‘Dangerous conspiracy’: Massey CEO gets fine, prison time for mine explosion that killed 29

‘Dangerous conspiracy’: Massey CEO gets fine, prison time for mine explosion that killed 29
Don Blankenship, Massey Energy’s former CEO, has been sentenced to a year in prison and a year’s probation, with a federal judge saying his participation in a “dangerous conspiracy” had led to the deadliest US coal mine explosion in 40 years

US District Judge Irene Berger handed down the sentence, which also included a $250,000 fine, on Wednesday.

“By putting profits of the company ahead of the safety of your miners, you, Mr. Blankenship, created a culture of non-compliance at Upper Big Branch,” Judge Berger said, according to the West Virginia Gazette Mail. “Instead of being able to tout you as a West Virginia success story, we are here as a result of your participation in a dangerous conspiracy.”

“Safety has to be paramount,” Berger added, noting that coal mining has been conducted in West Virginia for many years.
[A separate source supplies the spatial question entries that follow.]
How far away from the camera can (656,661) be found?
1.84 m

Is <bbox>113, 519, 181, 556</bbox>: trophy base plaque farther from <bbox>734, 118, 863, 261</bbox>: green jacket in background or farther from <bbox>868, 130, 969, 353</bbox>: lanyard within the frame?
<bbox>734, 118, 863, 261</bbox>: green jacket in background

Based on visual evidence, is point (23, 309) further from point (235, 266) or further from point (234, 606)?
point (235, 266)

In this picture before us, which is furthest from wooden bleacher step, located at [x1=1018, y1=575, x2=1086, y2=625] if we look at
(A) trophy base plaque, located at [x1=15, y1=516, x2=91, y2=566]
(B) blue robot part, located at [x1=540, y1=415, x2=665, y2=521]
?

During the sentencing hearing, government prosecutors argued for the maximum sentence, telling the court that Blankenship had put profits above safety.

“Breaking mine safety laws kills people. Breaking mine safety laws kills coal miners,” said Assistant US Attorney Steve Ruby, according to the Gazette Mail. “The defendant placed human lives in jeopardy.”

In December, a federal jury convicted Blankenship of a misdemeanor charge for conspiracy to violate mine safety standards at the Upper Big Branch Mine. Massey Energy owned and operated the West Virginia mine where 29 of 31 miners were killed in an explosion in April 2010 – the worst mining disaster in 40 years.

READ MORE: Ex-CEO indicted for deaths of 29 in explosion

Blankenship was not charged with causing the explosion.

The 66-year-old former CEO addressed the court briefly before being sentenced, calling those lost in the explosion “great guys, great coal miners,” and expressing sorrow to their family members, all while maintaining his innocence.

“It is important to everyone that you know that I’m not guilty of a crime,” Blankenship said, reported the Associated Press.

During the investigation, the Mine Safety and Health Administration found that a company culture favoring production over safety had contributed to the dangerous conditions that led to the coal dust explosion. Investigators found more than 1,100 flagrant safety violations at the mine, including improper ventilation of methane and poor escape routes.

During the year preceding the explosion, Federal regulators had to order the closure of portions of the mine 60 times. The FBI even launched an investigation to find out whether the federal officials responsible for ensuring compliance with mining industry regulations had been bribed by Massey Energy.

Coal dust, methane gas, and deteriorating equipment all contributed to the ignition of the explosion, investigators found. Additionally, broken and clogged water sprayers allowed what should have been a minor flare-up to escalate into an inferno.

After the hearing, several family members outside the courtroom screamed at Blankenship as his defense team tried to field questions from the press.

“We buried our kid because of you,” said Robert Atkins, whose son Jason died in the explosion, according to the AP. “That’s all I got is a goddamn tombstone.”

However, others praised the judge for sentencing Blankenship to the maximum allowable prison sentence and fine.

Massey Energy Company was the fourth largest producer of coal in the US, with substantial operations in West Virginia, Kentucky, and Virginia.

In January of 2011, a little more than a year after the disaster, Massey Energy was bought by its competitor, Alpha Natural Resources, for $7.1 billion.

In December of 2011, Alpha Natural, which was not accused of wrongdoing in the indictment, agreed to pay $209 million to settle criminal and civil charges filed due to the deadly explosion, including $1.5 million to each family of the 29 miners who perished in the blast.

In January of 2013, former mine superintendent Gary May pleaded guilty to a conspiracy charge and was sentenced to 21 months in prison.

Blankenship retired in December of 2010, gliding into his golden years on a $12 million golden parachute.